→ OBJECTIVE
Give back the listing below word for word, every line and every answer included, but leave out the pictures.

--- START RECORDS FOR THIS EXERCISE ---

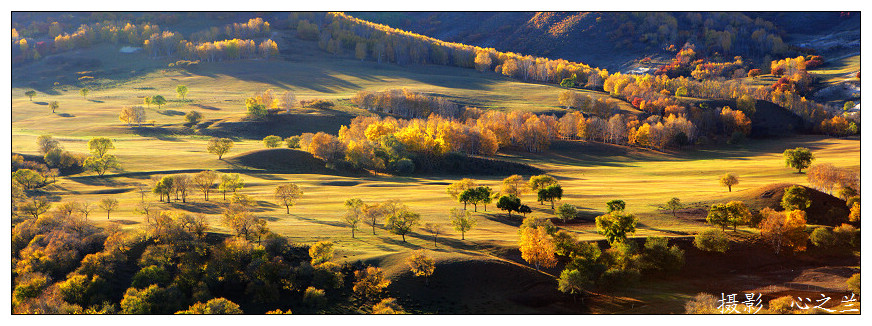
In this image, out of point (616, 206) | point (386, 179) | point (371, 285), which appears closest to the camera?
point (371, 285)

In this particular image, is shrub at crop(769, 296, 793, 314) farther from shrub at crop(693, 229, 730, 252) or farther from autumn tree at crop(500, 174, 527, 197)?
Result: autumn tree at crop(500, 174, 527, 197)

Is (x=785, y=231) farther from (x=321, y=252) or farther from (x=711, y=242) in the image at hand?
(x=321, y=252)

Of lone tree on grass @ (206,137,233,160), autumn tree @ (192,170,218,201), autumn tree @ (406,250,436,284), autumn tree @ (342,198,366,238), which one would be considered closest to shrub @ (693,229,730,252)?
autumn tree @ (406,250,436,284)

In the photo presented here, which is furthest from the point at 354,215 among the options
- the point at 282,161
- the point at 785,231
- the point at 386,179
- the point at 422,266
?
the point at 282,161

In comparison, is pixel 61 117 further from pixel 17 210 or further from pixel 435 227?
pixel 435 227

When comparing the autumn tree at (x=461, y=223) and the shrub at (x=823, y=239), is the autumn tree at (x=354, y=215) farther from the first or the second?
the shrub at (x=823, y=239)

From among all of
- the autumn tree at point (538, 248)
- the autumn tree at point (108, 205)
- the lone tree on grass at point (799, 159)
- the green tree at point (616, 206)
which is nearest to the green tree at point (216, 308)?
the autumn tree at point (108, 205)

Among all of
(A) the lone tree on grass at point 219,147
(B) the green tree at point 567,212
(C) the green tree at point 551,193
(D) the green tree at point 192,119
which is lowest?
(B) the green tree at point 567,212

--- END RECORDS FOR THIS EXERCISE ---

→ RESPONSE TO THE EXERCISE
In this image, out of point (616, 206) | point (386, 179) | point (371, 285), which appears closest to the camera?
point (371, 285)

In this particular image, is shrub at crop(769, 296, 793, 314) farther from shrub at crop(693, 229, 730, 252) or farther from autumn tree at crop(500, 174, 527, 197)?
Result: autumn tree at crop(500, 174, 527, 197)

Is (x=785, y=231) farther from (x=321, y=252) or farther from (x=711, y=242) in the image at hand?
(x=321, y=252)

Of lone tree on grass @ (206,137,233,160), autumn tree @ (192,170,218,201), autumn tree @ (406,250,436,284), autumn tree @ (342,198,366,238), which one would be considered closest to shrub @ (693,229,730,252)?
autumn tree @ (406,250,436,284)

In the photo presented here, which is furthest from the point at 354,215 among the options
- the point at 282,161
- the point at 785,231
- the point at 386,179
- the point at 422,266
?
the point at 282,161

In comparison, is pixel 61 117 further from pixel 17 210 or further from pixel 435 227?
pixel 435 227

When comparing the autumn tree at (x=461, y=223) and the shrub at (x=823, y=239), is the autumn tree at (x=354, y=215) farther from the first or the second?
the shrub at (x=823, y=239)

From among all of
- the autumn tree at point (538, 248)
- the autumn tree at point (108, 205)
- the lone tree on grass at point (799, 159)
- the green tree at point (616, 206)
which is nearest to the green tree at point (216, 308)?
the autumn tree at point (108, 205)

Among all of
(A) the lone tree on grass at point 219,147
(B) the green tree at point 567,212
(C) the green tree at point 551,193
(D) the green tree at point 192,119
which is lowest?
(B) the green tree at point 567,212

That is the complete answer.